Financial Markets Recap – March 13, 2015
Written by: Ryan Bouchey
There was a lot happening in the financial markets this week with volatility rearing its ugly head once again. Let’s take a look why this may not be a bad thing and how some of the major financial news of the week could potentially effect the markets.
Strong February Jobs Report
Expectations of what the Federal Reserve will do with their monetary policy can change on a dime and we certainly saw that with the stronger than expected jobs report posted last Friday. The U.S. economy added 295,000 jobs in February and unemployment dropped to 5.5%. With such good news why has the market been volatile ever since this news broke last Friday? For one, the strength of these numbers may cause the Federal Reserve to raise interest rates as early as June. In the short term, this worries investors who believe the market has been propped up solely due to the Fed which is why we saw a sell-off. The fact of the matter is that for the Fed to raise interest rates it means they believe the economy is improving. Historical data has shown that with rates as low as they are now, any rise in rates actually helps the market instead of hurting it. In the long-term, we feel this is a good thing and the recent volatility presents a buying opportunity.

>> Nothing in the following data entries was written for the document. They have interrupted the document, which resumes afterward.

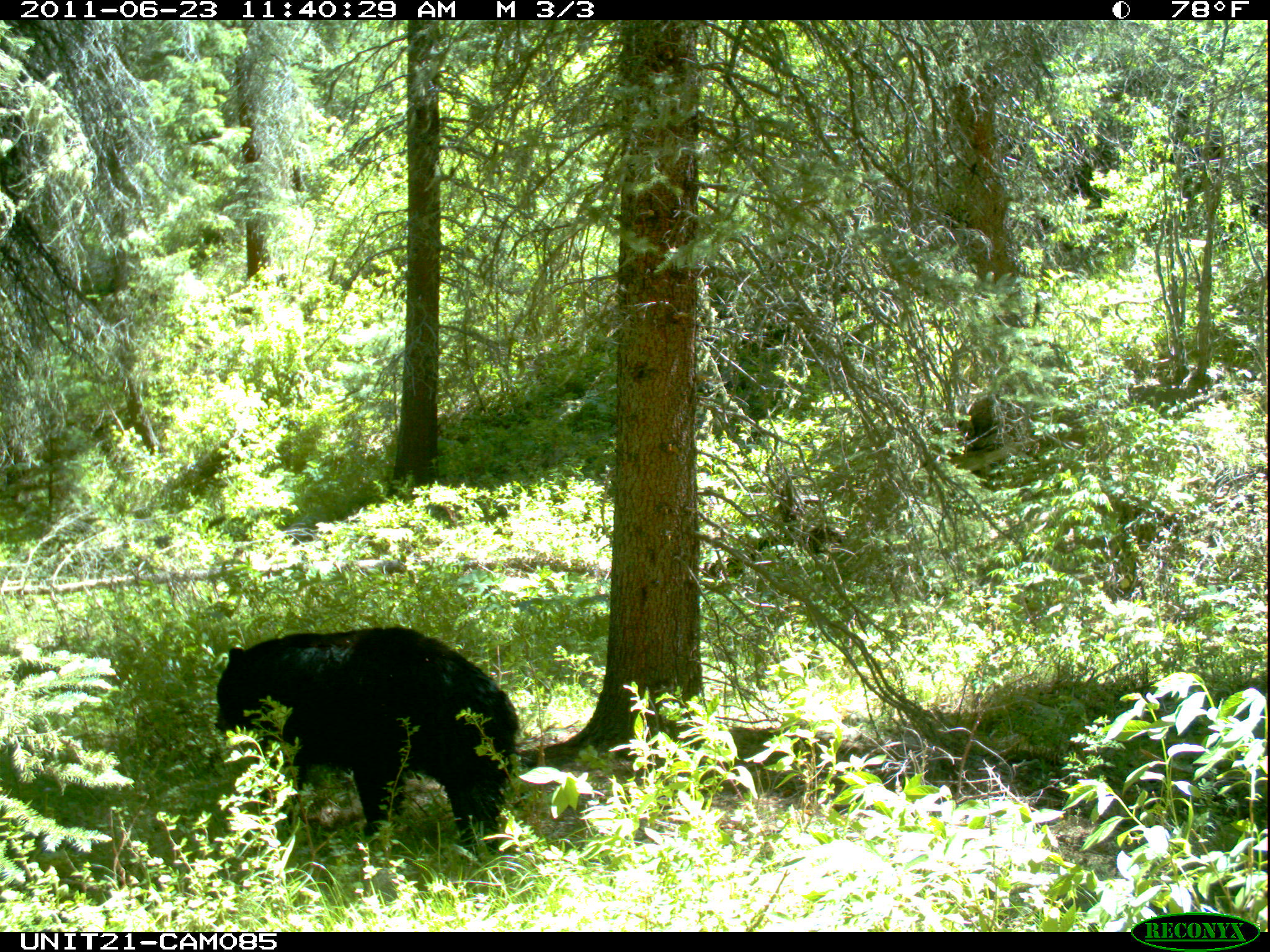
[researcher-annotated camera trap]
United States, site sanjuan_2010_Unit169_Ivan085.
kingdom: Animalia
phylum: Chordata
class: Mammalia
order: Carnivora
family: Ursidae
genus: Ursus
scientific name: Ursus americanus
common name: american black bear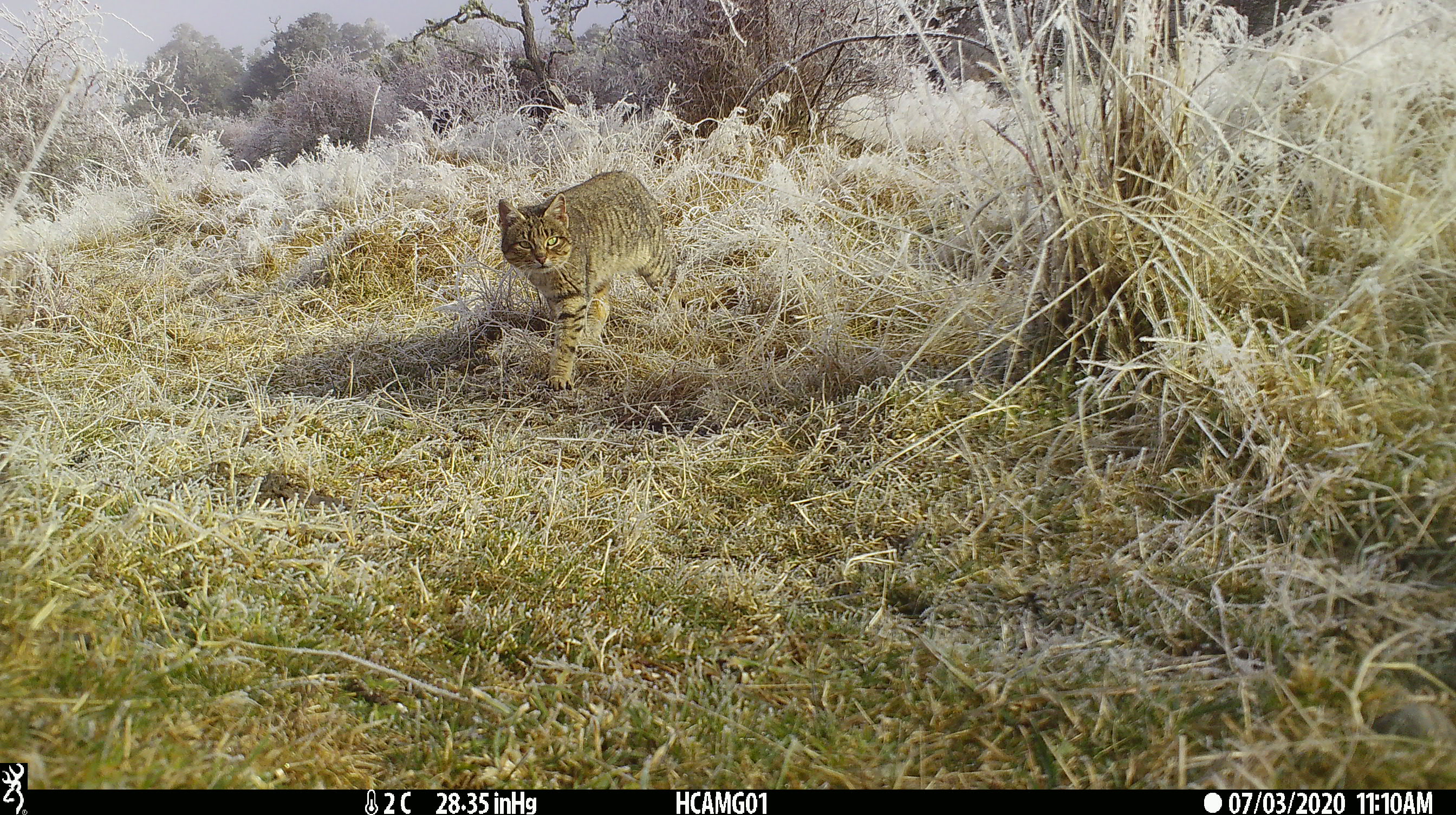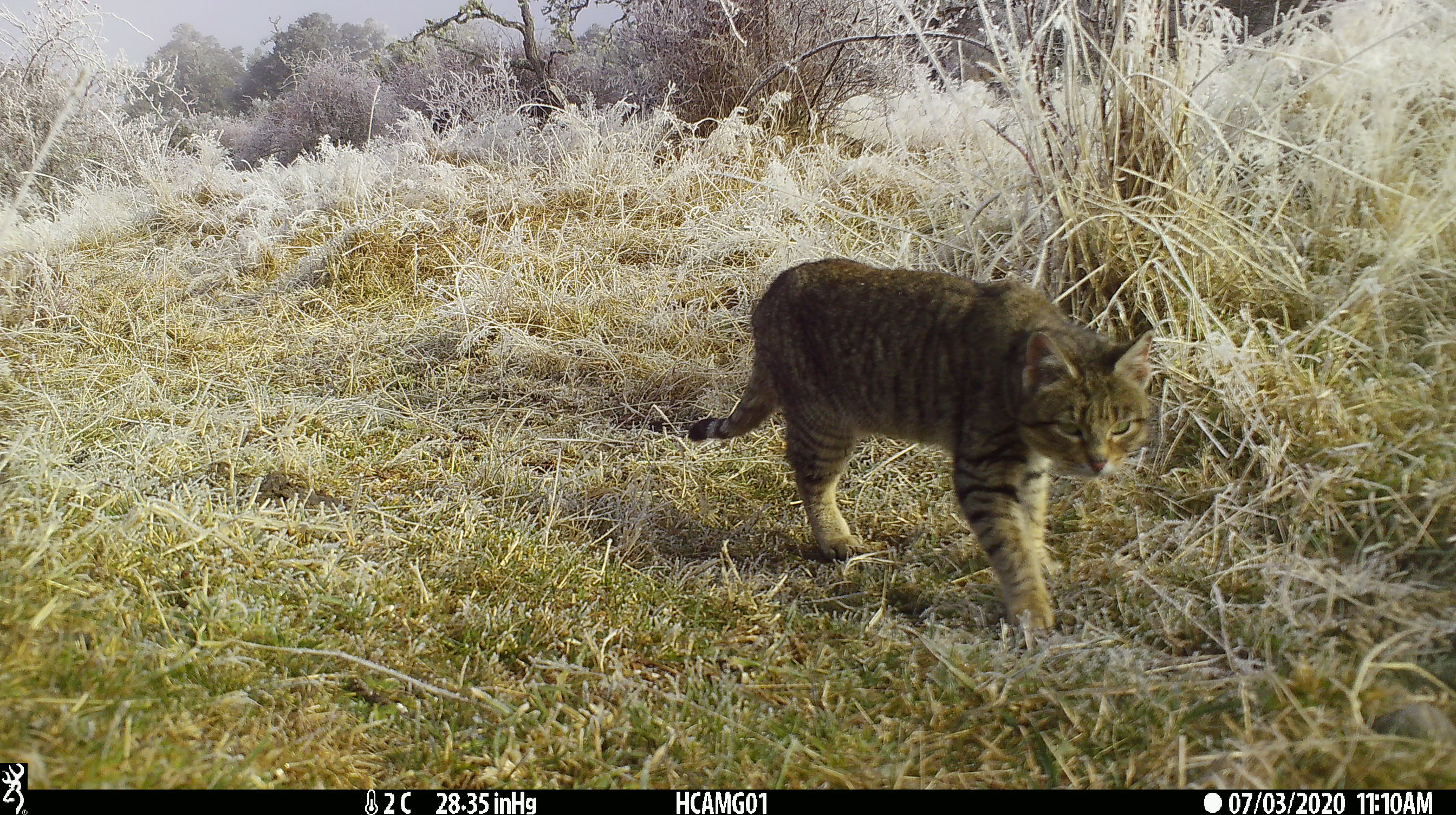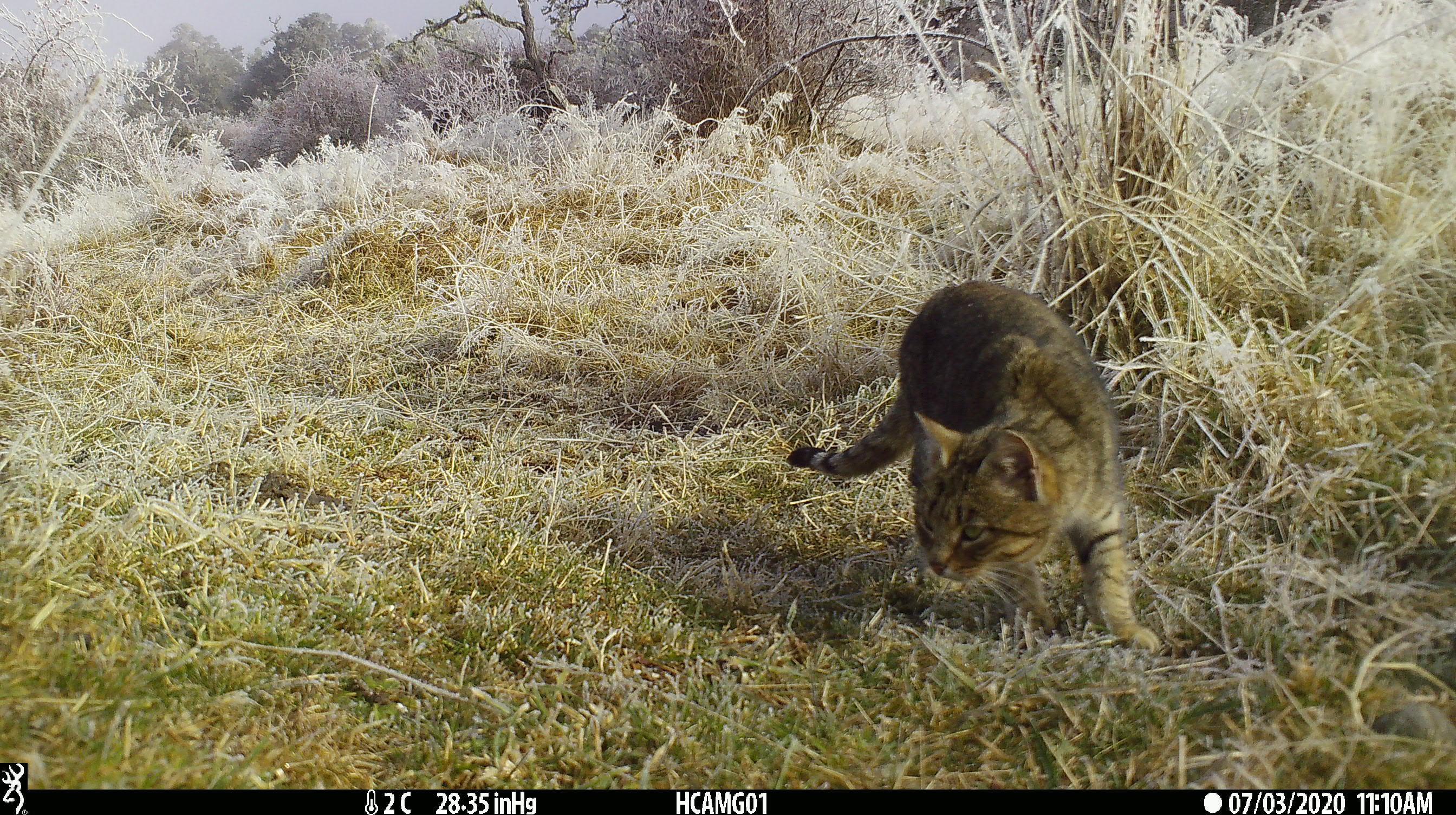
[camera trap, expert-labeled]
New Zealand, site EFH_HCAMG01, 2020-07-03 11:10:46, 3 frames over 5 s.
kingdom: Animalia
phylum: Chordata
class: Mammalia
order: Carnivora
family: Felidae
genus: Felis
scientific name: Felis catus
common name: domestic cat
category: cat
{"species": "cat (domestic cat) (Felis catus)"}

A Tale of Two Central Banks
The Federal Reserve and the European Central Bank (ECB) are on the verge of taking two very different paths when it comes to monetary policy. Given the recent U.S. jobs report, expectations are that the Fed will tighten monetary policy by raising rates. The opposite is true in the Eurozone where the ECB is loosening its monetary policy with their own version of quantitative easing. The dramatic effect we have seen so far is the strengthening of the dollar versus the Euro. A year ago, one Euro was worth $1.39. Today that same Euro is worth $1.06. This has the potential to hurt earnings for U.S. companies based on foreign exchange rates. Given that approximately 45% of revenue of S&P 500 companies is earned overseas, this stronger dollar could hurt bottom line earnings when bringing overseas profits back to the U.S.
Apple Watch
Did everyone already pre-order their Apple Watch? Since news broke on Monday of the Apple Watch, investors have not been very excited about the stock as its dropped 5%. Who can blame them? The Apple Watch is neat and has some cool features but it doesn’t offer anything new to consumers. You can track your health from a number of health trackers already on the market for much cheaper. The price point may be an issue, especially when you factor in that the latest iPhones were essentially free if you renewed your cellular contract due to competition between the carriers. It’s yet to be seen if the Apple Watch will help propel the wearable market but from our perspective there isn’t really a compelling reason for consumers to purchase the Apple Watch just yet.